The above-mentioned chip pin-density problem and PCB board-density problem make it difficult to effectively improve the network engineering density. In the field of high-performance computers, a considerable number of switches and optical-fiber copper cables have become the main factors affecting network engineering. According to Moore’s Law, the performance of high-performance processors doubles every 18 months, which was claimed in 1975 [60] although it began to slow sometime around 2000, and by 2018, there appeared a roughly 15-fold gap between Moore’s prediction and then-current capability; Moore observed in 2003 that this was inevitable. The current expectation is that the gap will continue to grow as CMOS technology approaches fundamental limits [47]. Meanwhile, the SerDes-port rate doubles every 3 to 4 years with each change [56]; therefore, the gap between processor performance and port rate is widening gradually. In high-performance computers, in order to maintain a globally balanced performance communication ratio, the number of switches is often increased in exchange for an increase in aggregate bandwidth. For example, the Tianhe 2A supercomputer requires 125 computer cabinets and 13 communication cabinets; the Sunway supercomputer requires 48 cabinets and 8 communication cabinets.
With improvements in computing performance, the ratio of communication cabinets to computer cabinets has become the bottleneck of network engineering [21]. If the existing structure continues to be used, the number of high-performance system communication cabinets may exceed the number of computer cabinets, and the engineering density of interconnection networks will face major challenges.

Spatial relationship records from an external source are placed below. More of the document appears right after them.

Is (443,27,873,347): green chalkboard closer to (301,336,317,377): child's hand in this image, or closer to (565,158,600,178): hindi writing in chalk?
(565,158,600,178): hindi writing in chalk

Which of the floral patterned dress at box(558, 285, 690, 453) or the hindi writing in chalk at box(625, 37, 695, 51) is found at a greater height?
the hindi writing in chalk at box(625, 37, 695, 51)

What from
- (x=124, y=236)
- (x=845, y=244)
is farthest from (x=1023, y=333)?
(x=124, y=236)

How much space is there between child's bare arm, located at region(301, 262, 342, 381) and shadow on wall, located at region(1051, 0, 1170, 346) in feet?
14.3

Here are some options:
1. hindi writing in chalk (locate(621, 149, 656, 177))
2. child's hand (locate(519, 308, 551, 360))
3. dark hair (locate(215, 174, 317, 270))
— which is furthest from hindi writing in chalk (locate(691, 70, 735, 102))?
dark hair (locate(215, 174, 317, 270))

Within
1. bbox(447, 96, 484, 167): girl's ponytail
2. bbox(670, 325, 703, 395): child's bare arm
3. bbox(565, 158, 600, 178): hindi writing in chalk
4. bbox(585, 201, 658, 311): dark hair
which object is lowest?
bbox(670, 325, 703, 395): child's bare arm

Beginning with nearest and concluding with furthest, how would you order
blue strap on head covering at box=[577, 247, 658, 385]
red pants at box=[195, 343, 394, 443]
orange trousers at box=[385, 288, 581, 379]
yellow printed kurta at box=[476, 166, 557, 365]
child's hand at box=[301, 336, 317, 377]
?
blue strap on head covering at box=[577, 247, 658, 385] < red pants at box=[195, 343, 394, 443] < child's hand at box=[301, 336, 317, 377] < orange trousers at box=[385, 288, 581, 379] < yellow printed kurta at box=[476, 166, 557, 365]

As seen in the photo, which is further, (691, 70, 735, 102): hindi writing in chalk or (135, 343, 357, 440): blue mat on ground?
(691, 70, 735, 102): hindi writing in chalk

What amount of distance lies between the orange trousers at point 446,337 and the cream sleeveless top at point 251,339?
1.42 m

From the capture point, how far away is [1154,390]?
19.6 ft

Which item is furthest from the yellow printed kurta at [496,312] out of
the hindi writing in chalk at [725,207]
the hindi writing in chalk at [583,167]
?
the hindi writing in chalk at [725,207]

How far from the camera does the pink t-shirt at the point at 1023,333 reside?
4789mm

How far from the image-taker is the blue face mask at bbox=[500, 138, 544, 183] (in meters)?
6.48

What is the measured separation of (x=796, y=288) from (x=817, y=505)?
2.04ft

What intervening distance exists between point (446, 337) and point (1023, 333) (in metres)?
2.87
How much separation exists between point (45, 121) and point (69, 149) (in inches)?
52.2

4. Trend of High-Performance Interconnection Networks

A high-performance interconnection network is the essential facility of HPCs. At present, mainstream, high-performance interconnection is developing rapidly, showing four trends. First, high-performance interconnection takes the lead in aiming at 100 Gbps line speed to increase interconnection communication bandwidth. Second, in order to reduce transmission delay, interconnection and computing continue to merge and deepen cooperation. Third, there is the adoption of a multiprotocol network convergence architecture to reduce costs. Fourth, chiplet-based optoelectronic common-mode integrated packaging is improving system density.
In the future, Moore’s Law is facing multiple pressures from physical limits and economic constraints [47]. The development of high-performance computers represents the forefront of the development of electronic information technology. It is recommended that optical computers add silicon-optical integration for high-performance computing, based on carbon nanotubes to replace silicon-based semiconductors [57], and the integration of computing and networks to strengthen the disruptive breakthroughs in basic cutting-edge technologies. The high-performance interconnection network is planned to extend in the three main directions of “More Moore” [47], “More than Moore” [47], and “Beyond CMOS” [55], from the aspects of disruptive new technologies, such as system integration, system packaging, new materials, new devices, etc [53]. We must explore technological breakthroughs, solve the technical bottlenecks of ultra-high speed, ultra-low latency, high density, low cost, and high reliability in the ultra-large-scale network in the future, and realize a new type of intelligent and integrated high-performance interconnection network.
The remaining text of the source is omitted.